La loi 3DS et les textes réglementaires prévoient la mise à disposition de personnel, par service plutôt qu'à titre individuel – environ 850 équivalents temps plein (ETP) sont concernés dans les trois régions –, mais elle ne contient aucune disposition autorisant le président de région à déléguer sa signature aux agents de la direction interdépartementale des routes (DIR). Cette délégation est pourtant indispensable à la gestion quotidienne des routes : une interdiction de circulation, à la suite par exemple d'une traversée de gibier ou d'un accident de la circulation, demande une réponse opérationnelle qui aujourd'hui exigerait du président de région qu'il signe tous les actes nécessaires à sa mise en œuvre. L'impossibilité de déléguer sa signature aux fonctionnaires de l'État chargés du suivi de ces routes entraînerait donc une dégradation de la qualité du service.

Le code général des collectivités territoriales n'autorise la délégation de signature d'un exécutif local au profit d'agents de l'État que pour des actes délibérés par les assemblées régionales, départementales ou communales et la jurisprudence administrative a considérablement restreint le champ d'application de cette disposition. Les régions Auvergne-Rhône-Alpes, Grand Est et Occitanie ont donc fait savoir qu'elles n'étaient pas en capacité de gérer les sections du réseau routier national mis à leur disposition sans une extension de la délégation de signature, qui ne peut être faite – le Conseil d'État l'a rappelé – que par voie législative. J'ai donc décidé de déposer cette proposition de loi. J'ai bien conscience qu'il ne s'agit pas du texte du siècle et je vous remercie, chers collègues pour votre présence, mais, en tant que législateur, nous devons veiller à la bonne application de la loi et à son effectivité.

Les discussions entre l'État et la région Grand Est sont très avancées : une convention de mise à disposition – portant sur les autoroutes A31, A30, A33 et A313 et les routes nationales RN4, RN44, RN52 et RN431 – a été signée le 19 octobre 2023. La loi est donc prête à être appliquée dans la région Grand Est.
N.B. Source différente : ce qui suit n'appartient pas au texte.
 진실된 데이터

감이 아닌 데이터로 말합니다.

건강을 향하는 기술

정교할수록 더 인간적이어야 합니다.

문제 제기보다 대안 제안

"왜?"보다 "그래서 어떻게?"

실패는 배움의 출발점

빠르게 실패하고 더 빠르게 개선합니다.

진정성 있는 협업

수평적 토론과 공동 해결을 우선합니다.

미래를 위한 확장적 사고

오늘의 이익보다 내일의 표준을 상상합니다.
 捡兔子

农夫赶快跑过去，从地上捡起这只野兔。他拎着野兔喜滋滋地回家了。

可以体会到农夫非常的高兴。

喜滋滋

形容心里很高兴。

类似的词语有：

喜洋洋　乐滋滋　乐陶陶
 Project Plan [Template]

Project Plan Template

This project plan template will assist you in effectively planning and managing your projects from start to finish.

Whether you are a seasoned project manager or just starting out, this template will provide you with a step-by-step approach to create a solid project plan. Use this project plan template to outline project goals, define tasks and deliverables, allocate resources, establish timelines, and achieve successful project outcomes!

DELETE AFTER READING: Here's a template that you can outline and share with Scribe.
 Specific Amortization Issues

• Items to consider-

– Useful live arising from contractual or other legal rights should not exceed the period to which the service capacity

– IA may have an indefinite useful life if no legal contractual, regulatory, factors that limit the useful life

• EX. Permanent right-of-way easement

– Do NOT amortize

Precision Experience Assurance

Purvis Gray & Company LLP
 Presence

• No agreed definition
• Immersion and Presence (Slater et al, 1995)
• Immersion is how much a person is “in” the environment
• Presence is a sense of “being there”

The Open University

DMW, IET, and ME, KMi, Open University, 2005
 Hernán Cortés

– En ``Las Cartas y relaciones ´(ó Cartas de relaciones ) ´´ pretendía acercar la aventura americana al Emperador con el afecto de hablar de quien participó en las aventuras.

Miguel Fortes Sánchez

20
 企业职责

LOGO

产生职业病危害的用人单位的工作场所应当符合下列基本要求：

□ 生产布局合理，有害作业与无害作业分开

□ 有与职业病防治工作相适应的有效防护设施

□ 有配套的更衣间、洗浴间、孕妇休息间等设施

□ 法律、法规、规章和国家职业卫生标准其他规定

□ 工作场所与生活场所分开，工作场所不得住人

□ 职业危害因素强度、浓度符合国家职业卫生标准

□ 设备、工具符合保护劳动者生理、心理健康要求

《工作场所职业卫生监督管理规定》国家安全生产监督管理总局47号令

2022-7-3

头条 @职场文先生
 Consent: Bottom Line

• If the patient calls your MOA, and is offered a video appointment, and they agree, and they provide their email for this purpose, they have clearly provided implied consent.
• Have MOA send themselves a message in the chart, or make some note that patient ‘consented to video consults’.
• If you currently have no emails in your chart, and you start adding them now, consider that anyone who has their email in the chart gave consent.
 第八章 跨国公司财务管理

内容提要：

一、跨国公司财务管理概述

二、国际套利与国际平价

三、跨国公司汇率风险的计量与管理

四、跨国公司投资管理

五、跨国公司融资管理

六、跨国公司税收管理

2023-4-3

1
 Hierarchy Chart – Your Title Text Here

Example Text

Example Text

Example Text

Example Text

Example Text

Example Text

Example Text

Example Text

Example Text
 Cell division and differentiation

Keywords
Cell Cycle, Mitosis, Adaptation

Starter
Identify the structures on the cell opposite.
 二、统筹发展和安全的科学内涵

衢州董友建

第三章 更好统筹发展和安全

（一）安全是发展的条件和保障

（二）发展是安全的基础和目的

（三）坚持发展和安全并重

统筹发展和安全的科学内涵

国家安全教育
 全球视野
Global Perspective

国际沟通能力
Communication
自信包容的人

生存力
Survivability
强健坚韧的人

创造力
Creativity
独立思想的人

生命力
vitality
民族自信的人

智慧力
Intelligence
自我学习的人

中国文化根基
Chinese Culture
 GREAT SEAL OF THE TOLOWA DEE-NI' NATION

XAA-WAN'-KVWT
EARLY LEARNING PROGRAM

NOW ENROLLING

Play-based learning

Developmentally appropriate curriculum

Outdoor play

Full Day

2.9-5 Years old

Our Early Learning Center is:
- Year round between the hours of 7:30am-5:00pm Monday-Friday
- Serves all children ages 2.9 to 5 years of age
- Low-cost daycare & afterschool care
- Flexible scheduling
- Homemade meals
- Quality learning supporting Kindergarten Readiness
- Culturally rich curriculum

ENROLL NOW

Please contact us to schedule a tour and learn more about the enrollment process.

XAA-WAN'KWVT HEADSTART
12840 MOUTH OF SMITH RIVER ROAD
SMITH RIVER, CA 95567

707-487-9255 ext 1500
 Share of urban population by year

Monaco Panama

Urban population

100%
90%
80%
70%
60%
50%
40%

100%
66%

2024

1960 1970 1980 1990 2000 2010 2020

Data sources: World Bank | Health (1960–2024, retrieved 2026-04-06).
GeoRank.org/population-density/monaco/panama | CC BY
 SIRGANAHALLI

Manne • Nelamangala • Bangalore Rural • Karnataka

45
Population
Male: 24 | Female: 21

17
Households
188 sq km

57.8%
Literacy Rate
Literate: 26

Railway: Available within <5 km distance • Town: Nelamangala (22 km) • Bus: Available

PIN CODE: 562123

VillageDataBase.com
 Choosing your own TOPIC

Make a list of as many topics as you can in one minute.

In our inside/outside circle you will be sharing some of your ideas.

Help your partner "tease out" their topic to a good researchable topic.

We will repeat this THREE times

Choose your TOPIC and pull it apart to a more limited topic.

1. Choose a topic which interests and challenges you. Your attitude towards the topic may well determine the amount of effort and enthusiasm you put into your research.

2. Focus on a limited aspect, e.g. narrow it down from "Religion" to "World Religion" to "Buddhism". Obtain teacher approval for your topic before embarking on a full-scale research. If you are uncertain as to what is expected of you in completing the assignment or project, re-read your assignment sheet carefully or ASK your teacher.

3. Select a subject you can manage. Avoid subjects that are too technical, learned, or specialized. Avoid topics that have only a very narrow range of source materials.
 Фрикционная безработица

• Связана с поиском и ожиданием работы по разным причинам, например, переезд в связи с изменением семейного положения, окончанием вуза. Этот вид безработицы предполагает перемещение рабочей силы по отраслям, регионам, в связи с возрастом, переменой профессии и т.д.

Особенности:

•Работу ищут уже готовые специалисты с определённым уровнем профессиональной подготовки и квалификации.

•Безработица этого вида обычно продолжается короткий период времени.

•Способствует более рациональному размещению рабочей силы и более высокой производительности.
En revanche, les discussions avec les régions Auvergne-Rhône-Alpes et Occitanie ne pourront aboutir dans le délai fixé par la loi – un amendement de M. Boris Vallaud propose d'ailleurs de l'étendre – car elles achoppent sur les investissements nouveaux, plutôt que sur la compensation de la maintenance et des travaux d'entretien courant sur le réseau.

Nous avons donc besoin de ce texte pour permettre aux régions de mener à bien cet exercice de différenciation et de décentralisation.